21年の「海辺の彼女たち」で知られる藤元監督は、日本に住むミャンマー人家族の物語を描いた18年の日本・ミャンマー合作の長編デビュー作「僕の帰る場所」が高く評価された。さらに、ベトナム人技能実習生を題材にした「海辺の彼女たち」では、第3回大島渚賞、新藤兼人賞金賞を受賞。ミャンマーを題材に長年、製作を続けてきたことで知られる。
「LOST LAND/ロストランド」は“世界で最も迫害されている民族の1つといわれるロヒンギャ”の人々の証言を元に紡がれた物語。全編、海外ロケで撮影され、無国籍の幼い姉弟が家族との再会を願い、いくつもの国境を命がけで越えていく希望のロードムービー。演技未経験ながら当事者である主演の姉弟をはじめ、総勢200名を超えるロヒンギャたちが出演する長編映画は世界初だという。容赦のない現実とファンタジーが入り交じる寓話(ぐうわ)的な世界観の中、子どもの視点から難民たちがたどる旅路を描いた。

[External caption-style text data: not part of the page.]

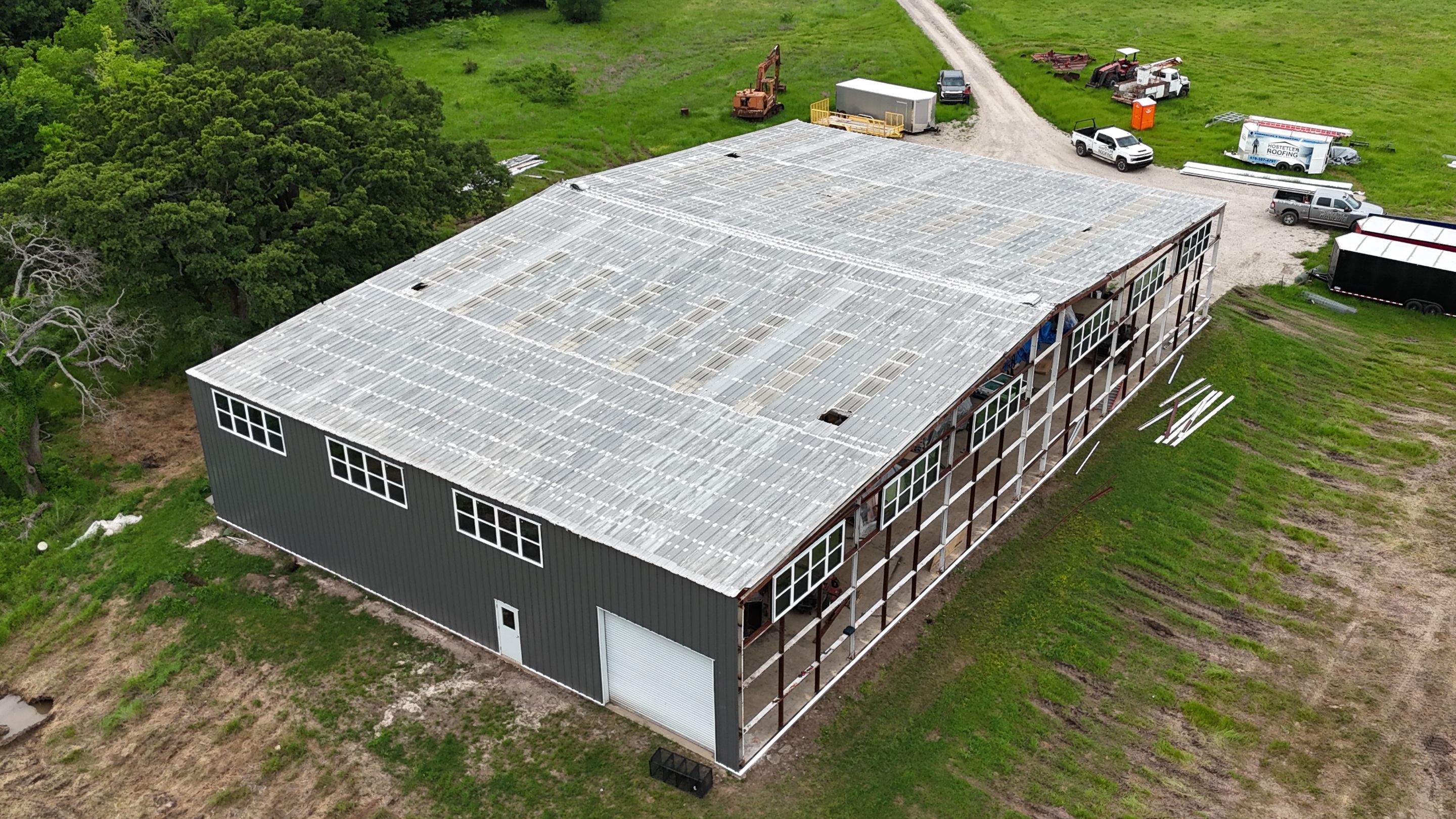Complete Restoration with Skylight/Window Install - Greenville, TX by Hostetler Roofing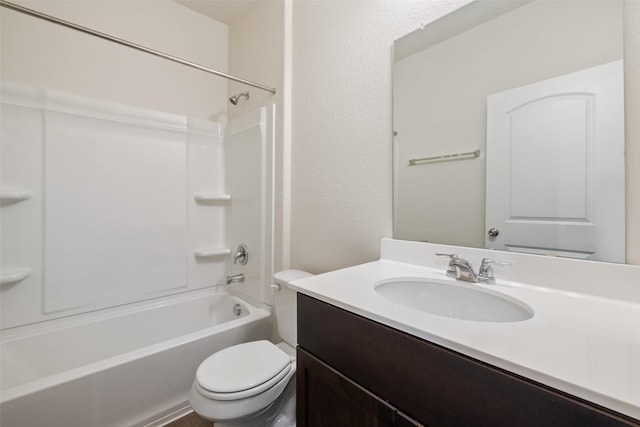 full bathroom featuring toilet, vanity, and tub / shower combination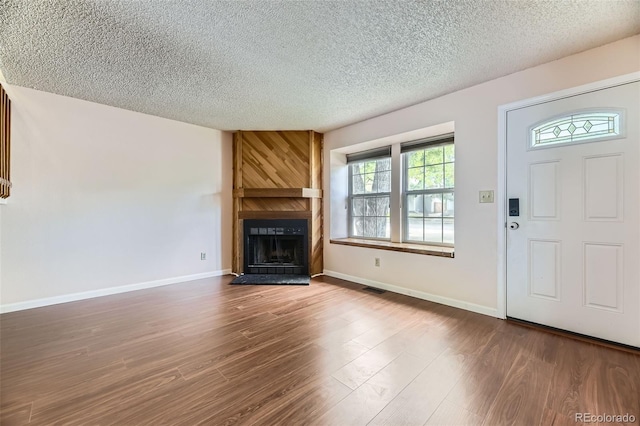 4130 E 94th Ave Unit B, Thornton, CO 80229 - unfurnished living room featuring a large fireplace, a textured ceiling, and wood finished floors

藤元監督は「国籍を奪われ、故郷を奪われ、命を奪われ、今も迫害に苦しむロヒンギャの人々。同じくミャンマーで苦境にあるすべての人々に、明るい未来が訪れることを願っています。この映画を支えてくれたロヒンギャの仲間たちの才能が、世界に広がっていきますように。映画を愛する皆さま、どうか温かいエールをお願いします」ともコメントした。
渡邉一孝プロデューサーは「ロストランドは、ロヒンギャの人たちや日本人だけではなく、中華系マレー系インド系マレーシア人、フランス人、アメリカ人、ドイツ人、インド人、バングラデシュ人、タイ人、オランダ人など、多くの人種と言葉を持つ人たちが集まってできた映画です。世界の各地でそれぞれの人生を歩んできた人たちが1つの企画に共感し、講堂を起こした先にこれらの賞があることを重く受け止めます」とコメント。ジャウディン・カリムディン共同プロデューサーもコメントを発表した。
「映画に参加できたことを光栄に思います。そして、これを実現したチームに賛美を送ります。監督の試みはシンプルでありながら力強いものです。それは、映画がなければ、自分たちの声を世界と分かち合う術を持たない人々の物語を伝えることです。その声は、1つのメッセージを伝えています。ロヒンギャの人々が「故郷に帰りたい」ということです。他のあらゆるコミュニティーと同じように、私たちもまた、先祖代々の故郷で、平和と信仰と安全の中で暮らすことを切望しています。この映画を受け入れてくださったように、どうか私たちの旅路も受け入れてください。私たちとともに、助け合い、この願いを現実にする手助けをしてください。どうか、この映画が、世界の多くの人々が触れるものになりますように」
オリゾンティ・コンペティション部門は、世界の映画における新しい潮流や革新的な表現に焦点を当てた公式部門。